Debate in the run-up to the Brexit referendum has been characterised by exaggeration, scaremongering and unfounded claims.
This is true of both sides: the costs and benefits of both staying in and leaving have been inflated or downplayed. Economists have not been free of guilt.
This makes it very difficult for individuals, whether they are employees, managers or business owners, to reach an informed decision on the implications of the vote.
The truth is the outcome of a Leave vote is highly uncertain; any claims to the contrary should be treated with caution (and suspicion).
I will briefly consider three key issues: the effects on trade of leaving the single market, the effects of changes in migration flows, and the effect on foreign investment.
Taking the first, Remain advocates argue that barriers to international trade would be higher after Brexit while supporters of Leave argue that new free trade agreements would be signed, and that Britain would have access to a broader array of export markets outside the EU.
Which of the two claims is closer to the truth will largely be determined by politics: will the EU choose to punish Britain by imposing trade barriers?
Given the scale of trade between the EU and UK – around £290 billion per annum – it seems unlikely that the EU, and Germany in particular, would choose to damage their own export-dependent economies to make a political point.
Given that the Prime Minister is committed to remaining within the EU, a deliberate effort has been made to prevent government discussion or planning of post-Brexit trade agreements.
Even without a new agreement, trade would still be subject to WTO rules meaning tariffs would remain low. Most exporting businesses are unlikely to notice the direct effect of increased tariffs.
Given this, it is hard to see an immediate reason why foreign investment should fall significantly.
Restrictions on migration seem more likely to have a noticeable effect on businesses, particularly those that rely either on skilled migrants or on low-paid, low-skilled workers such as the care sector.
The costs of exit have been therefore been exaggerated. But this is also true of the claimed benefits.
While there are problems of regulation and lack of support for small business, much of this is home-grown and can be dealt with at the domestic level: the impact of EU regulation on business tends to be over-stated.
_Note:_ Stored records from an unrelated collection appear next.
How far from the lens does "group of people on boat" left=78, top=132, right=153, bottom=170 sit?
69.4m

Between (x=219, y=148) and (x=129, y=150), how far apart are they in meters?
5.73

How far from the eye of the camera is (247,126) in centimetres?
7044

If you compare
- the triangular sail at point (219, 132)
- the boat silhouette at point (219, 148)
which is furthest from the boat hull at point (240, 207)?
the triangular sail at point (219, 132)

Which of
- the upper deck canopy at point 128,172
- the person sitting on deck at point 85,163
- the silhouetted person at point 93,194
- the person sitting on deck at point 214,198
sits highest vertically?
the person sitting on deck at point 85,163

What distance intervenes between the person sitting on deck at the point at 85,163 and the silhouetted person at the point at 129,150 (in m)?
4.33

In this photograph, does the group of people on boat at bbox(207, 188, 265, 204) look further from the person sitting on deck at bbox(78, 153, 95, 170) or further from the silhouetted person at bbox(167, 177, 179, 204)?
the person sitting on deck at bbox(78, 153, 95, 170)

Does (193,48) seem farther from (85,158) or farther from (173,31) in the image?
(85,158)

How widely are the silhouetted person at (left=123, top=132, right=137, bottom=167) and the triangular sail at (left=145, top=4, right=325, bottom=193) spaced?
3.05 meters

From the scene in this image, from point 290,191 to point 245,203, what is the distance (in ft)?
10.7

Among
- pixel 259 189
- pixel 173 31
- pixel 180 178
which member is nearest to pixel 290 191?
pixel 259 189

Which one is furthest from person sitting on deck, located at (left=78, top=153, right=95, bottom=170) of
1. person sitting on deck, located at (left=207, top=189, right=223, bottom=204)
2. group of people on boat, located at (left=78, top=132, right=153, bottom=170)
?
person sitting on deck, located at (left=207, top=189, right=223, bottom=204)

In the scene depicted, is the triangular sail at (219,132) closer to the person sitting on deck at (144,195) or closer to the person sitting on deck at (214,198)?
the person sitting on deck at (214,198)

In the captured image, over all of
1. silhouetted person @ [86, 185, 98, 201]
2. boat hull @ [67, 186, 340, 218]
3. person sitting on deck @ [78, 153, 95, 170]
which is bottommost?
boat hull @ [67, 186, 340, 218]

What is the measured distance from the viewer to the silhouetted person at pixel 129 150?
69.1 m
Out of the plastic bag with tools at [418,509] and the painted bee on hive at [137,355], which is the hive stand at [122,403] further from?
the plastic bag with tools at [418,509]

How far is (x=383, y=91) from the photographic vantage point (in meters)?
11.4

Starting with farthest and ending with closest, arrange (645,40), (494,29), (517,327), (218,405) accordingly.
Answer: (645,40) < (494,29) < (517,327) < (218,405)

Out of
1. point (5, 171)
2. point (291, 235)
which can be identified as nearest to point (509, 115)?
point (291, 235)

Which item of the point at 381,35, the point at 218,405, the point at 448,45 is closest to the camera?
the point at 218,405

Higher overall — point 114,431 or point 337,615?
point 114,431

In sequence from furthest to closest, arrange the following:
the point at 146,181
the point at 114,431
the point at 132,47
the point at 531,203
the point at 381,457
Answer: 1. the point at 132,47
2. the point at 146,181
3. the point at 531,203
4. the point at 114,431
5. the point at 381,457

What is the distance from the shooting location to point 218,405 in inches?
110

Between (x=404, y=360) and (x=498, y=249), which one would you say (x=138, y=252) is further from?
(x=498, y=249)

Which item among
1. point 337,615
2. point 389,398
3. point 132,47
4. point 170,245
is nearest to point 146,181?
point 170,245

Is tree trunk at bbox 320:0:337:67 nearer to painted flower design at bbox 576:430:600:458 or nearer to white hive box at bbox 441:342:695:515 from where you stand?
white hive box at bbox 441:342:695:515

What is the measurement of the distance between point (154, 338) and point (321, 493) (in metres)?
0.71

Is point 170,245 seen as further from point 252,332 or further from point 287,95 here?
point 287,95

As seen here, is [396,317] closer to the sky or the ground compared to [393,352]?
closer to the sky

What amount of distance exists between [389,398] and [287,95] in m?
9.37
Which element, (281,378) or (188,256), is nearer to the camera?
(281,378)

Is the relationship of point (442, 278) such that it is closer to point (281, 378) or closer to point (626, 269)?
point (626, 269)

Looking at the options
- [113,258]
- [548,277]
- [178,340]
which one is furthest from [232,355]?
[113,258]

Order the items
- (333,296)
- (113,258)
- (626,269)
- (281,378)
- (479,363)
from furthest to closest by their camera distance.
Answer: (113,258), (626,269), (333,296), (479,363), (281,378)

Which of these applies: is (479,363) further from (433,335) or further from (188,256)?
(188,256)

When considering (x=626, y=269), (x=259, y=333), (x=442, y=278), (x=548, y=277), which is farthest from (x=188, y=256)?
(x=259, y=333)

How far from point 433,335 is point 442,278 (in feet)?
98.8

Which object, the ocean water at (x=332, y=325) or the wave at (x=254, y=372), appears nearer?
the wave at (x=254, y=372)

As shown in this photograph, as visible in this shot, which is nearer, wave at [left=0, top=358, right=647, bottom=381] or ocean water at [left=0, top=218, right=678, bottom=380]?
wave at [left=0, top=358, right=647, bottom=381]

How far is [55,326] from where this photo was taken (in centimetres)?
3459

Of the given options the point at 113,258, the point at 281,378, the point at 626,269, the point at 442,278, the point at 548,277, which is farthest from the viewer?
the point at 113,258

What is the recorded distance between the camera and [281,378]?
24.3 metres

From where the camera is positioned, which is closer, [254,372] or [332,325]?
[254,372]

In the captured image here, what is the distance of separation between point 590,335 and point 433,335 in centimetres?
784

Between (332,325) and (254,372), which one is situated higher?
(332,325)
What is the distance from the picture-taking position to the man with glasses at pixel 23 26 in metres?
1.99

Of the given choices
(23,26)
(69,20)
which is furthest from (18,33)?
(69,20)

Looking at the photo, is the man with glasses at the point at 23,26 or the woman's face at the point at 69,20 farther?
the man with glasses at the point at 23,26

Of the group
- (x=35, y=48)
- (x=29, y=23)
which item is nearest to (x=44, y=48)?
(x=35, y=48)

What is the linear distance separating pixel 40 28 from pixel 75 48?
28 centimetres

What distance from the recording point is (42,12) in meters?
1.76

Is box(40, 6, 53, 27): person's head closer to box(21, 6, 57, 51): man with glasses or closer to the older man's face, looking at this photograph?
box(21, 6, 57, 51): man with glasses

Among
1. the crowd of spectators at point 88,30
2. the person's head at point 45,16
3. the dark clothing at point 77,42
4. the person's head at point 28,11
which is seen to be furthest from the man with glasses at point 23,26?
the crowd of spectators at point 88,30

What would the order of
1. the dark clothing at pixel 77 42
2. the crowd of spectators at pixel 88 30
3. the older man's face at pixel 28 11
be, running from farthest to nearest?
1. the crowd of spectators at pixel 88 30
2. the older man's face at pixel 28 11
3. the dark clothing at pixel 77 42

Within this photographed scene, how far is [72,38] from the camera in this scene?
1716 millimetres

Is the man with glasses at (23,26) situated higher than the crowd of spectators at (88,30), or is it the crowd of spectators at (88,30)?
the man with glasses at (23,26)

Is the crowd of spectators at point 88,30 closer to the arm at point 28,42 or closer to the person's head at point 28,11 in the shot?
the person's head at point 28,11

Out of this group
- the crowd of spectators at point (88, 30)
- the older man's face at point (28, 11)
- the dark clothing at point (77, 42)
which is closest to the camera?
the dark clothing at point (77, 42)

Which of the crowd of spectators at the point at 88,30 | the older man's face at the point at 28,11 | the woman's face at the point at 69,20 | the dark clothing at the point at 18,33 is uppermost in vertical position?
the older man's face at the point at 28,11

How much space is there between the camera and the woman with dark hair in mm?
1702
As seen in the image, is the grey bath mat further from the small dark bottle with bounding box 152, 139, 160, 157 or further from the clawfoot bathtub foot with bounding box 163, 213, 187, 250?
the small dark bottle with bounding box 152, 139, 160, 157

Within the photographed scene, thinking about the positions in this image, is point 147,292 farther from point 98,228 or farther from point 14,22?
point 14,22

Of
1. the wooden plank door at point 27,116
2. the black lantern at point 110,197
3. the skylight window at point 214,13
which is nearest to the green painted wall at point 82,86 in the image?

Valid points about sovereignty are raised by those who support Leave, but these overlook the fact that in a world of globalised trade and multi-national corporations, the main constraints on UK policy-makers don’t originate in the European Parliament.
Despite these exaggerations, there is a real possibility of a fall in confidence and restriction of foreign credit to the UK in the event of Brexit, leading to devaluation in the pound, hikes in interest rates and financial disorder. Given the fragile state of the UK economy, the consequences could be severe.
I suspect the probability of such a scenario is relatively low, but given that the benefits of exit are far from clear, this doesn’t seem a risk worth taking.